Posted by Marius Voila on July 13, 2010 in London, U.K . — 0 comments This post contains 424 words

Virtual Private Servers (VPS) provide a chunk of computing power, coupled with storage space and networking. Many commercial hosting providers offer “dedicated shared hosting”, meaning they split up a machine into multiple chunks and rent them out individually. Often customers receive “root-level” access to their VPS, which are designed so that root in one VPS cannot touch another VPS running on the same hardware.

Purchasing, racking, installing, obtaining support, patching, and overall managing of physical machines is not a web technology, nor does it deliver academic value to our clients. Web applications built into an academic portal deliver academic value to clients. If there was some way to run our web applications on air, we could focus solely on our direct commitment to students and faculty.

As much as I would like to run our web applications on thin air, physical hardware is needed.

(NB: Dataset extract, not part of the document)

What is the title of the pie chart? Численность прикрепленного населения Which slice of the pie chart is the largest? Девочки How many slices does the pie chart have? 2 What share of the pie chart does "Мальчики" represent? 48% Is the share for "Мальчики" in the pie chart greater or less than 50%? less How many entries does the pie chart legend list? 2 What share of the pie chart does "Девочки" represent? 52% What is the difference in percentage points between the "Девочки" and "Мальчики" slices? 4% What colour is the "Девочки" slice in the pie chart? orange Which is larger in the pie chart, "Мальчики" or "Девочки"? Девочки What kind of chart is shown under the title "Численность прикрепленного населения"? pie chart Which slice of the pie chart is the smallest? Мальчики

This is where virtual private servers come in. VPS, if managed by highly responsible system administrators, completely eliminates the need for application developers to think about the care and feeding of physical machines. Instead, they get a reliable OS container that can move from one machine to another depending on hardware failures or changes in usage patterns. They get consistent, standardized chunks of computing power, making their application run exactly the same regardless of what physical hardware supports it.

I dig the idea of utility computing. I think we’re approaching the point where the interface between a computing need and fulfillment is as simple as plugging a light into an outlet.

If I need more CPU units to satisfy high end-of-quarter usage, I’d love to have a new server up and running in a few minutes, with minimal admin. I would love to have spare CPU units ready to go at a moments notice. I’d also love to share some of “our” CPU units back to the spare pool during usage lulls–or better yet, let this happen dynamically without me or our users noticing.

Why would a computing department want to offer VPS as a service instead of letting each group manage their own physical machines?

The next question: how would this impact our organization? What changes would we need to make?